So You Didn’t Find Your CCBoo, What Now?

If DataMatch isn’t messy enough, our 2023/24 Class Coordinating Board swooped in to give you lonely idiots another shot at love. The CCBoo Spooky Scramble was simple enough: you enter your name and get assigned a number, and you write down the numbers of five crushes. If you and your CCBoo write each other’s numbers down, you can get matched and begin the romance of a lifetime. 

But for many of you (not me though <3), tragedy struck on the noon of October 27th:

“We are sorry to inform you that we were unable to match you with your romantic selections during this year’s Spooky Scramble 🕷️😿”

Alas, you discover your journey has come to an end. With another holiday season, comes yet another devastating loss.  

But hey, as the email says, there are so many explanations as to why you didn’t get a match. 

  1. Your crush doesn’t like you back. Wait, no, that doesn’t sound right. 
  2. Maybe your boo forgot to fill the form out! They’re so silly, it’s just like them to forget. 

But if they went through the trouble to enter their name in the Scramble in the first place, why would they forget to submit their matches? Oh god, maybe:

  1. Something terrible happened to them. 

The stakes have been raised.

What do you do now? Take immediate action. There’s no time to waste. This brings us to step 1. 

  1. Text your crush to see if anything happened to them between the dates of October 7th and October 27th. If they don’t answer within 60 seconds, send reminder texts every ten seconds until you receive a response. Remember, you’re not being desperate— you’re just concerned for their safety.
  1. If they say that they’ve been healthy and in one piece, ask if something happened to their computer. If their computer imploded and they couldn’t fill out the spreadsheet, everything makes sense and there is no need to worry. 
  1. If they say their computer has been functional this whole time, this is cause for alarm. Again, your crush would never forget to put your number down in Spooky Scramble, that’s impossible. 

There is only one conclusion at this point in your investigation:

That is not your crush speaking to you, someone else has kidnapped them and stolen their phone. From here on out, you can pull inspiration from Keanu Reeves’s neo-noir action-thriller saga, John Wick

  1. Begin tapping your crush’s phone calls, and deduce who is holding them hostage. Hop on a flight, engage in a few gunfights and high-speed chases, and retrieve your CCBoo from the clutches of evil.
  1. Look at yourself in the mirror and be proud. You just saved a life today. You are the CCBest. 

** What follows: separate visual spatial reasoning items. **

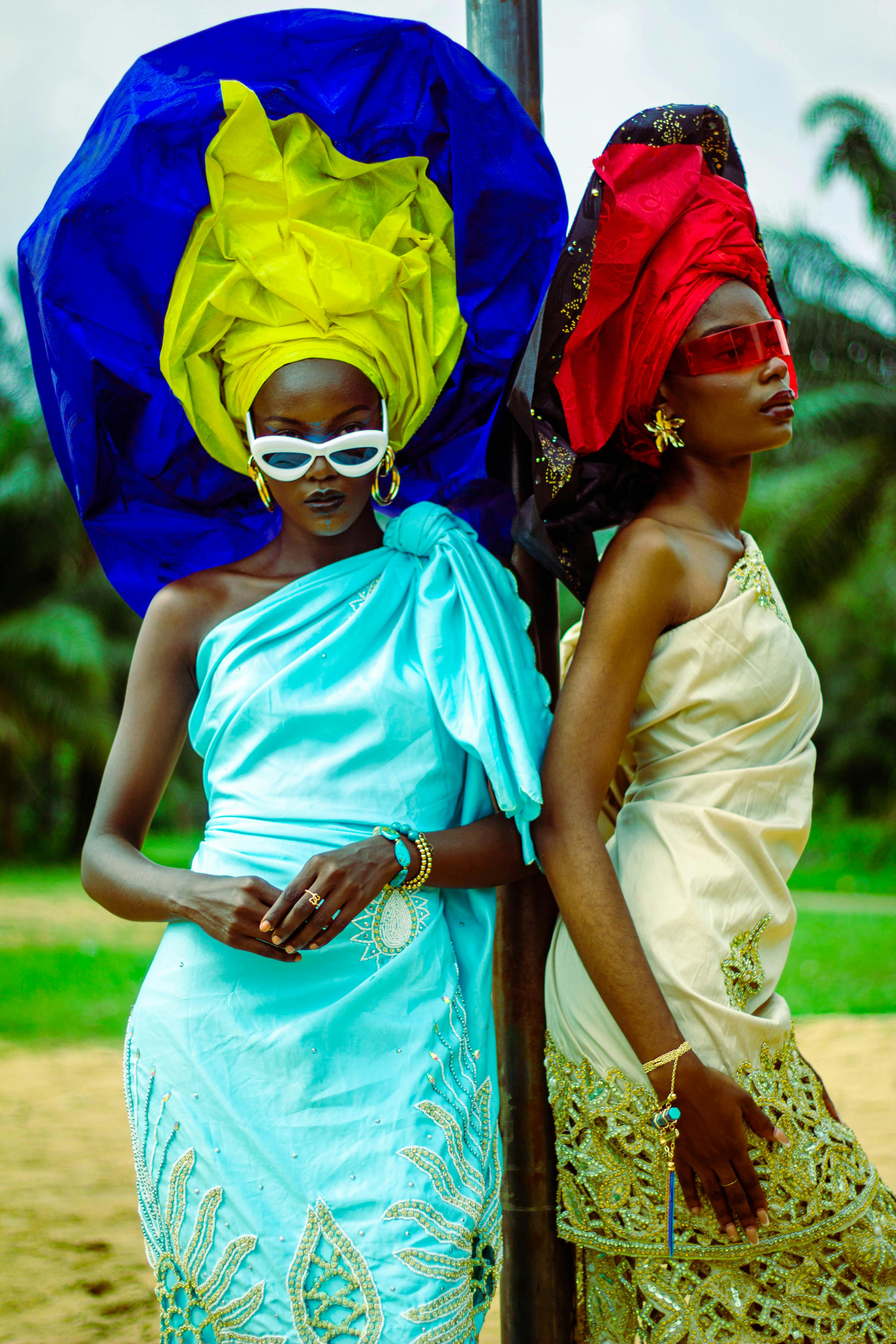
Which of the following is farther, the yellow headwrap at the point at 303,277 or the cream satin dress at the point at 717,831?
the yellow headwrap at the point at 303,277

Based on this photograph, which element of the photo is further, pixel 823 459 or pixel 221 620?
pixel 823 459

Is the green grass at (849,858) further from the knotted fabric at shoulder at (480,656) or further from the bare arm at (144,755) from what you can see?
the bare arm at (144,755)

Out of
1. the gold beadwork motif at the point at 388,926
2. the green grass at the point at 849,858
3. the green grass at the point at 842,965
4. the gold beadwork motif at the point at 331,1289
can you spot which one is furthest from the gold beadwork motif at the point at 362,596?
the green grass at the point at 849,858

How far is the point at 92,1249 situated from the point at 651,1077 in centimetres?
421

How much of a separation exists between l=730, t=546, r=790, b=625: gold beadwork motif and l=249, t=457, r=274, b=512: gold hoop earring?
0.99m

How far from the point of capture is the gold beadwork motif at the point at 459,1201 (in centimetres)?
226

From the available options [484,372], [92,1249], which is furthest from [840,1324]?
[92,1249]

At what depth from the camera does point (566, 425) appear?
103 inches

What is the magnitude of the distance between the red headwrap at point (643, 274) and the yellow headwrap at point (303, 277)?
37cm

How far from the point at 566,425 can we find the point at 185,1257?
1769 millimetres

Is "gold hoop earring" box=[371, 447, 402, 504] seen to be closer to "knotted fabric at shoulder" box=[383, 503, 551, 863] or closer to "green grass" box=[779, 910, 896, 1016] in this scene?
"knotted fabric at shoulder" box=[383, 503, 551, 863]

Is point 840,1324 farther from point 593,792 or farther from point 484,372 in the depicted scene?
point 484,372

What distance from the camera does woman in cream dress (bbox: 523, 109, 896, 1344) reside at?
239 cm

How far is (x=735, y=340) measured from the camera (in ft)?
8.33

If you get offered a Nobel Peace Prize for singlehandedly taking down a trafficking ring, feel free to credit me in your speech. I will humbly accept credit (and the monetary prize, if you’re feeling generous). And in the small chance that your crush wasn’t kidnapped and is just not that interested in you, take comfort in the fact that you’d probably have beat them in a Halloweekend dance battle showdown anyway.